Cluster Resources Status - Linux Test

A cluster resource is a resource that is required to be highly available for the business. Cluster resources can be either moved or replicated to one or more nodes within a cluster. A resource group is a convenient way of keeping resources together and it consists of more than one resource. The resource groups need to be located together, start sequentially, and stop in the reverse order. These cluster resources make the service highly-available throughout all the nodes in the cluster. A Linux cluster can maintain multiple resource groups. A resource can be migrated from one resource group to another but it cannot exist in more than one group at a time. Often, failure of a resource group leads to the inaccessibility of the resources in that group. Moreover, if a resource is inaccessible or is stopped, then, users accessing the resource may face unexpected delays. To avoid this, it is necessary to monitor the state of the resources round the clock. The Cluster Resources Status - Linux test helps administrators in this regard!

This test auto-discovers the resources in the target cluster and for each resource, this test reports the current status. Using this test, the resources that have been stopped frequently can be identified. The detailed diagnosis of this test helps administrators to find resource group name, resource name, resource type and node name.

Target of the test : A Linux cluster

Agent deploying the test : An internal agent

Outputs of the test : One set of results for the Linux cluster being monitored.

Job Name Description

Test Period

How often should the test be executed

Host

The host for which the test is to be configured.

Port

The port at which the specified host listens. By default, this is Null.

Report by Owner Node Only

If this flag is set to Yes, then, this test will report metrics only for the owner node and not for the other nodes in the cluster. On the other hand, if the flag is set to No, then, it indicates that the test will report metrics for all the nodes in the cluster. By default, this flag is set to No.

Use SUDO

By default, this flag is set to Yes, indicating that the test uses sudo command to collect the daemon-related metrics. If this flag is set to No, then the test will not collect the metrics using sudo command.

SUDO Path

This parameter is relevant only when the Use SUDO parameter is set to Yes. By default, the SUDO Path is set to none. This implies that the sudo command is in its default location - i.e., in the /usr/bin or /usr/sbin folder of the target host. In this case, once the Use SUDO flag is set to Yes, the eG agent automatically runs the sudo command from its default location to allow access to the daemon process. However, if the sudo command is available in a different location in your environment, you will have to explicitly specify the full path to the sudo command in this text box to enable the eG agent to run the sudo command.

DD Frequency

Refers to the frequency with which detailed diagnosis measures are to be generated for this test. The default is 1:1. This indicates that, by default, detailed measures will be generated every time this test runs, and also every time the test detects a problem. You can modify this frequency, if you so desire. Also, if you intend to disable the detailed diagnosis capability for this test, you can do so by specifying none against DD frequency.

Detailed Diagnosis

To make diagnosis more efficient and accurate, the eG Enterprise embeds an optional detailed diagnostic capability. With this capability, the eG agents can be configured to run detailed, more elaborate tests as and when specific problems are detected. To enable the detailed diagnosis capability of this test for a particular server, choose the On option. To disable the capability, click on the Off option.
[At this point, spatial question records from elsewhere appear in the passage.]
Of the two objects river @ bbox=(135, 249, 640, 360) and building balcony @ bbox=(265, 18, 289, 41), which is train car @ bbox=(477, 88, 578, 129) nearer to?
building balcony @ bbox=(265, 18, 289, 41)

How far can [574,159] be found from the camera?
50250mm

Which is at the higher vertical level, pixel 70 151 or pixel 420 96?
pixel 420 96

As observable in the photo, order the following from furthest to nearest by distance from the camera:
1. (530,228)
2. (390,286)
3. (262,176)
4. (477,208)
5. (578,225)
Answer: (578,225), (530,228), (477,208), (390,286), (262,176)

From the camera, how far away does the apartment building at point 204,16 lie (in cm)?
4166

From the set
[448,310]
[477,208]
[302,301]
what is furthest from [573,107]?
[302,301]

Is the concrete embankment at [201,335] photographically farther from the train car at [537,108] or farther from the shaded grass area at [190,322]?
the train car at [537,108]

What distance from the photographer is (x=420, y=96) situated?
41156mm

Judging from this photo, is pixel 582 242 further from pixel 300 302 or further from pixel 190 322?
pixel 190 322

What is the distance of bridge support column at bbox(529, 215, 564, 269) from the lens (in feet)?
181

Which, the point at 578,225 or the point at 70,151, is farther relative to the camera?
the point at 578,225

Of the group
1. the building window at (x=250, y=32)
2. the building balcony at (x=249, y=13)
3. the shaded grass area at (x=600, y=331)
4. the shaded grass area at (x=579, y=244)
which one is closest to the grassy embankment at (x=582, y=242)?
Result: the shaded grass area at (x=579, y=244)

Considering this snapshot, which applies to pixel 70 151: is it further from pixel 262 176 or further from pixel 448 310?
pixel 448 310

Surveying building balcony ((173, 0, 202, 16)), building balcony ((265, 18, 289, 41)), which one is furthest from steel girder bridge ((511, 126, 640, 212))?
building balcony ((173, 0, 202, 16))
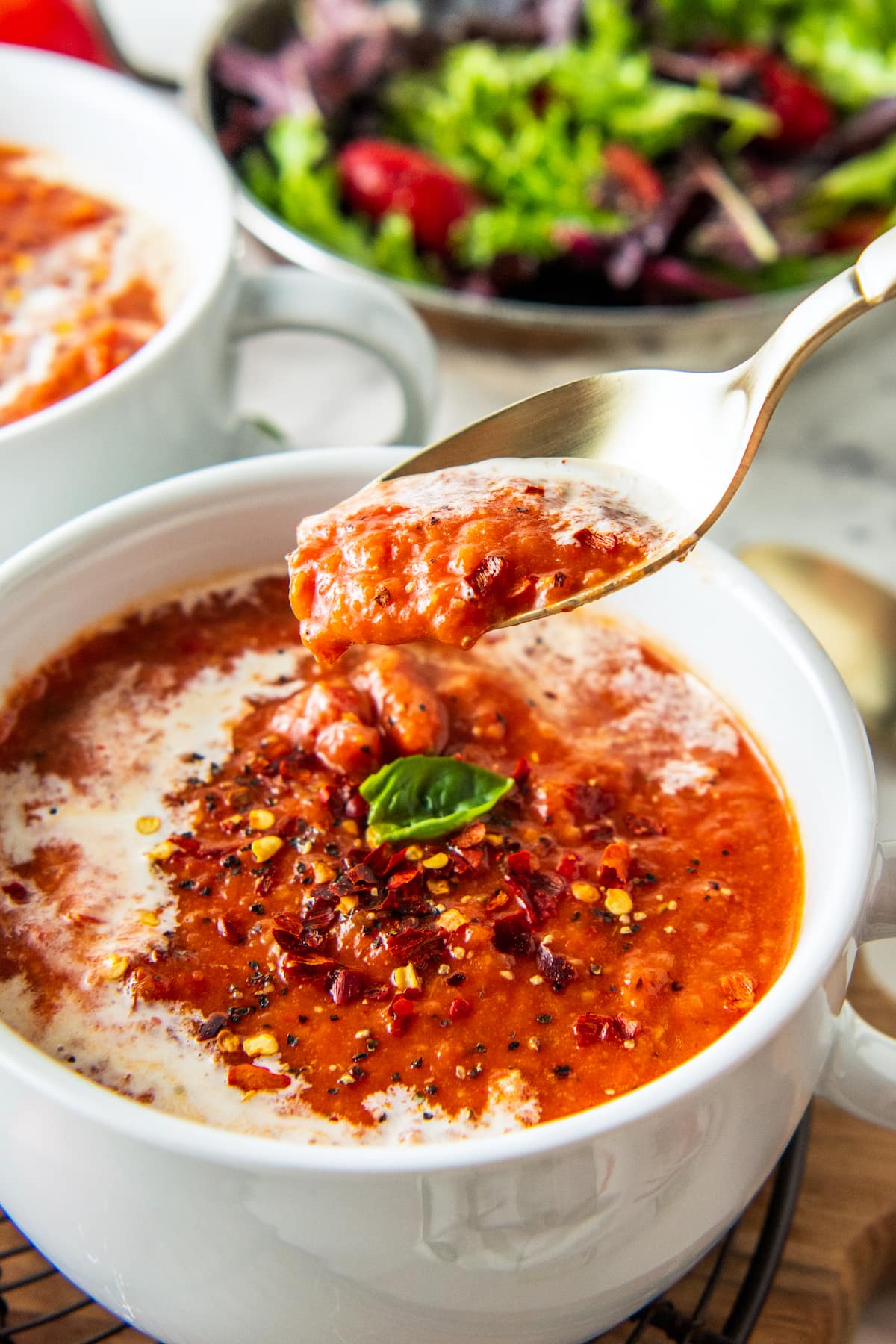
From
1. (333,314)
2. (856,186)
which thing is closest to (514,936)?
(333,314)

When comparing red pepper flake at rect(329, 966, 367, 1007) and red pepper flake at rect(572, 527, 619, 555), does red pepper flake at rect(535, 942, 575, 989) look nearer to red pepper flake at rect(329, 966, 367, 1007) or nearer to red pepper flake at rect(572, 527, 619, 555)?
red pepper flake at rect(329, 966, 367, 1007)

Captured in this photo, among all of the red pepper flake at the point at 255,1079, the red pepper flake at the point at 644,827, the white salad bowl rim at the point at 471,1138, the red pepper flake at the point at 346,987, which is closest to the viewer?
the white salad bowl rim at the point at 471,1138

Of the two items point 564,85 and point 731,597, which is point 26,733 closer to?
point 731,597

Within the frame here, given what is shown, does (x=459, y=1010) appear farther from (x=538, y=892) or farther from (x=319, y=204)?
(x=319, y=204)

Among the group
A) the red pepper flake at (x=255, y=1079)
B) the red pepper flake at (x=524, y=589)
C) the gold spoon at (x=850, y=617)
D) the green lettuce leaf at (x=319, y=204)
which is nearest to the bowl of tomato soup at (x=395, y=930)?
the red pepper flake at (x=255, y=1079)

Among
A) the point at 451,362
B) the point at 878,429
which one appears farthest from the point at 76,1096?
the point at 878,429

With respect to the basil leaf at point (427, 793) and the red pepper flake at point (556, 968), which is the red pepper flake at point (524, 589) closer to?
the basil leaf at point (427, 793)

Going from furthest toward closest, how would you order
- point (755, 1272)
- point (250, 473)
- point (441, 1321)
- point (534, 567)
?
point (250, 473) → point (755, 1272) → point (534, 567) → point (441, 1321)
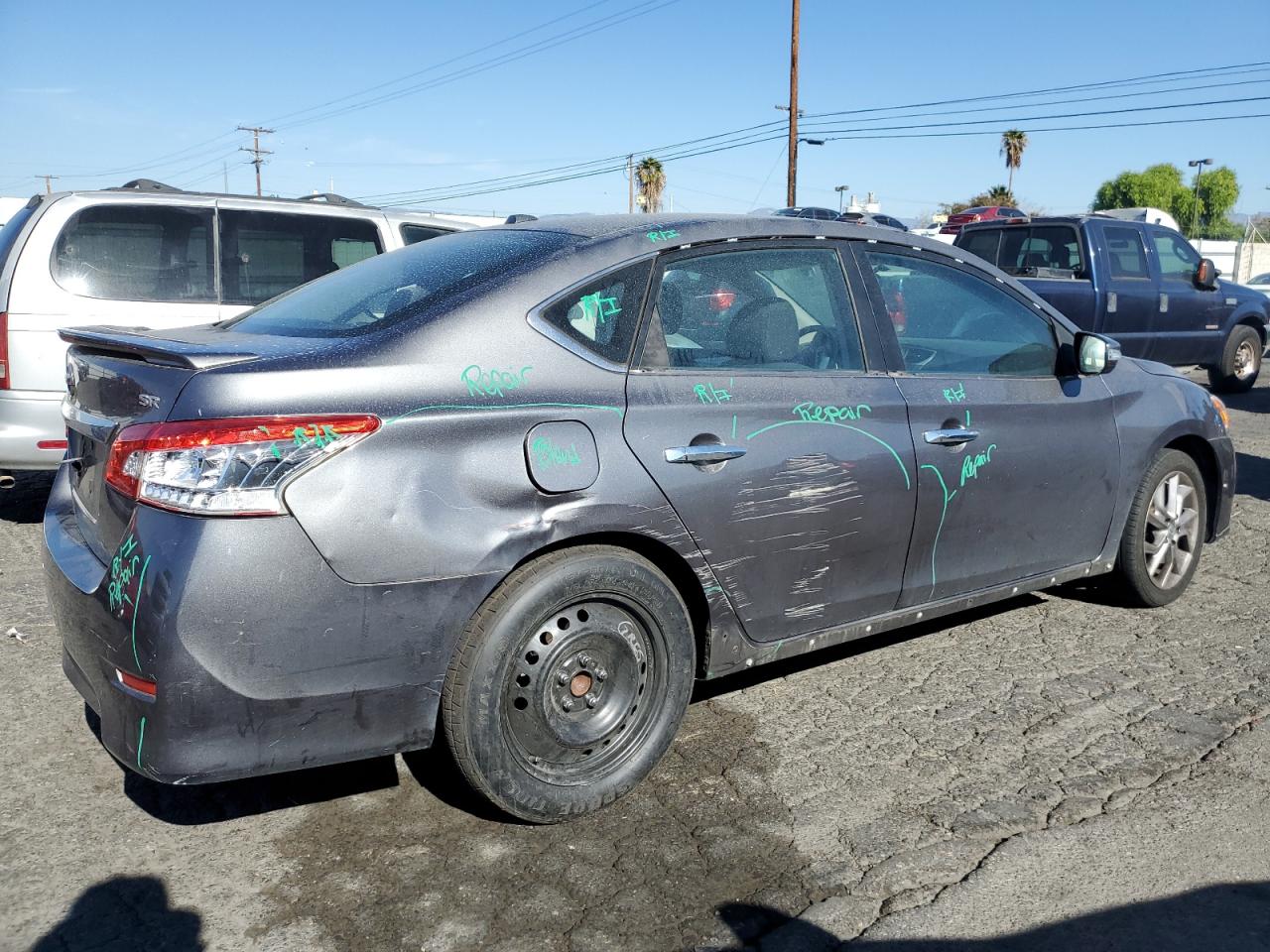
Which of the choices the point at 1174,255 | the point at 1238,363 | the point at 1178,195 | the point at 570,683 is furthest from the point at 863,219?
the point at 1178,195

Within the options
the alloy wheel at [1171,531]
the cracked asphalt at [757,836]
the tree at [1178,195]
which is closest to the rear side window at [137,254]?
the cracked asphalt at [757,836]

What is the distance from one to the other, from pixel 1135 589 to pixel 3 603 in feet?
16.3

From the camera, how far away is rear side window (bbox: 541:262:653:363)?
3062mm

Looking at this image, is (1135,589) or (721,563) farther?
(1135,589)

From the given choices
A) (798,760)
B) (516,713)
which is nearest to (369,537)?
(516,713)

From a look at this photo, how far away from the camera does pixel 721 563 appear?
322 cm

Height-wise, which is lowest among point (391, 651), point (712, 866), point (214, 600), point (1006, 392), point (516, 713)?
point (712, 866)

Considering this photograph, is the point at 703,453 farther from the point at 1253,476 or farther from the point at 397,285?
the point at 1253,476

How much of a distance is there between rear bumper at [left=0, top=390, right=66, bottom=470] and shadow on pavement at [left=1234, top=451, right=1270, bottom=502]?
6.95 meters

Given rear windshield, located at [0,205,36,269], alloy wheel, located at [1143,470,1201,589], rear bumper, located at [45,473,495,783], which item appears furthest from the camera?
rear windshield, located at [0,205,36,269]

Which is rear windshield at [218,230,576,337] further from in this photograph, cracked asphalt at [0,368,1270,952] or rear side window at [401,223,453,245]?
rear side window at [401,223,453,245]

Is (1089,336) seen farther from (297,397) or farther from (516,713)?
(297,397)

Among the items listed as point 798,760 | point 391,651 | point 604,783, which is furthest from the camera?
point 798,760

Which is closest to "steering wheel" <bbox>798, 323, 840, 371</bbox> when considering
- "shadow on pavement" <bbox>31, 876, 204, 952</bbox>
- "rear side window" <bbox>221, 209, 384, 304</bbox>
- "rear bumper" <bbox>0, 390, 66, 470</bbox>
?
"shadow on pavement" <bbox>31, 876, 204, 952</bbox>
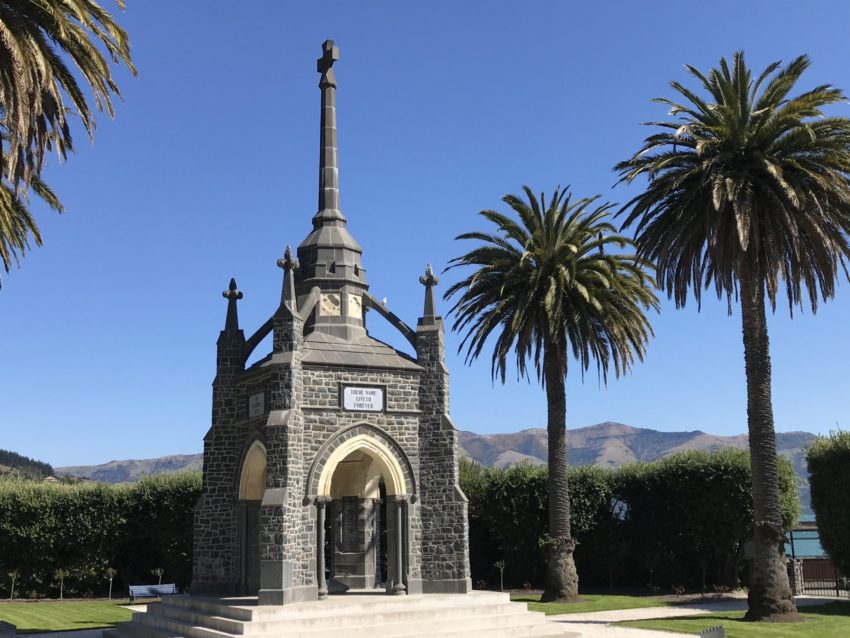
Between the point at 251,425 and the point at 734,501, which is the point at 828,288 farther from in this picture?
the point at 251,425

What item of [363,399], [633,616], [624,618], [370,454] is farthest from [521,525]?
[363,399]

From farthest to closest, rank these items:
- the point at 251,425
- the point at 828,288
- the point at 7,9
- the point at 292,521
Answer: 1. the point at 828,288
2. the point at 251,425
3. the point at 292,521
4. the point at 7,9

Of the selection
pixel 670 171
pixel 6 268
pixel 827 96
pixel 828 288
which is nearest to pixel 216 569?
pixel 6 268

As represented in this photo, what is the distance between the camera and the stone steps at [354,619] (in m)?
19.9

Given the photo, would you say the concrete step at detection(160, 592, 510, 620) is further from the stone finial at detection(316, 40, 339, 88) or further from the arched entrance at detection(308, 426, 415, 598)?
the stone finial at detection(316, 40, 339, 88)

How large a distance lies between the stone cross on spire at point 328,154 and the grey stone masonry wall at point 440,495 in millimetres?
5865

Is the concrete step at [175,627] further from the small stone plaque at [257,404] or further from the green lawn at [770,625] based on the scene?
the green lawn at [770,625]

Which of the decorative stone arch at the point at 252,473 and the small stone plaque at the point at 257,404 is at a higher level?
the small stone plaque at the point at 257,404

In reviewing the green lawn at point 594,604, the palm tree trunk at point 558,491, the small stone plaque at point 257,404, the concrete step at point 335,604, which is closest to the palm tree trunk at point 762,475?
the green lawn at point 594,604

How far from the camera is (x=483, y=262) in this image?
33562 mm

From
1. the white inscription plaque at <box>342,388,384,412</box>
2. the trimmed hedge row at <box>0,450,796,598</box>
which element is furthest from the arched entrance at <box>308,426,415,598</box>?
the trimmed hedge row at <box>0,450,796,598</box>

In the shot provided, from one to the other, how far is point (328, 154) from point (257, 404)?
27.5 feet

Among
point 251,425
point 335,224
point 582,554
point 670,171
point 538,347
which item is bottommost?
point 582,554

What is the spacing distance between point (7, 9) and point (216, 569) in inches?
636
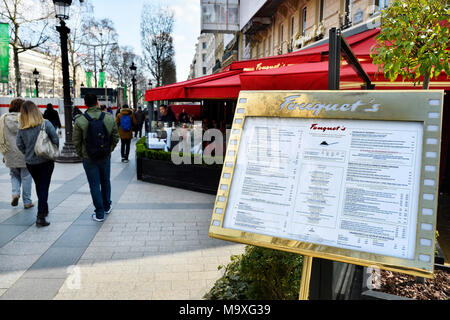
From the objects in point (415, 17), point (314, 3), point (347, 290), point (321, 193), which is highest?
point (314, 3)

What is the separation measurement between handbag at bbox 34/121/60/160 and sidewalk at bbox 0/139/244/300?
43.6 inches

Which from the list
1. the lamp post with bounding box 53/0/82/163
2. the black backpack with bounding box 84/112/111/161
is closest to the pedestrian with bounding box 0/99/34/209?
the black backpack with bounding box 84/112/111/161

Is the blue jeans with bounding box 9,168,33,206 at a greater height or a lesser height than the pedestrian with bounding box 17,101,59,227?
lesser

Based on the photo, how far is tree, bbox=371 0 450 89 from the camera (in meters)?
2.79

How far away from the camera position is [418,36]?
2.87m

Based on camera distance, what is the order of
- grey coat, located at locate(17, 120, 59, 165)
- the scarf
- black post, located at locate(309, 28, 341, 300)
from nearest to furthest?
black post, located at locate(309, 28, 341, 300) → grey coat, located at locate(17, 120, 59, 165) → the scarf

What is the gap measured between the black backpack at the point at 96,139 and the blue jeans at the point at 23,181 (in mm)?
1431

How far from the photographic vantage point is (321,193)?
1763 mm

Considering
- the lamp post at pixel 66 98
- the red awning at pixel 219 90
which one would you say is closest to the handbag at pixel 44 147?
the red awning at pixel 219 90

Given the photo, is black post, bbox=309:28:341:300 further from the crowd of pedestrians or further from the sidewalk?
the crowd of pedestrians

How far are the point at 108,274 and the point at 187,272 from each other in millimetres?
862

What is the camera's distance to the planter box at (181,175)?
7641mm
The option to selectively enable/disable the detailed diagnosis capability will be available only if the following conditions are fulfilled:

  • The eG manager license should allow the detailed diagnosis capability
  • Both the normal and abnormal frequencies configured for the detailed diagnosis measures should not be 0.
Measurements made by the test
Measurement Description Measurement Unit Interpretation

Resource status

Indicates the current status this resource.

 

The values that this measure can report and their corresponding numeric values are listed in the table below:

Measure Value Numeric Value
Started 100
Stopped 0

Note:

By default, this measure can report the Measure values mentioned above while indicating the current state of the resources. However, the graph of this measure is indicated using the corresponding numeric equivalents i.e., 0 or 100.

The detailed diagnosis of this measure gives the resource group name, resource name, resource class, provider, resource type, and node name.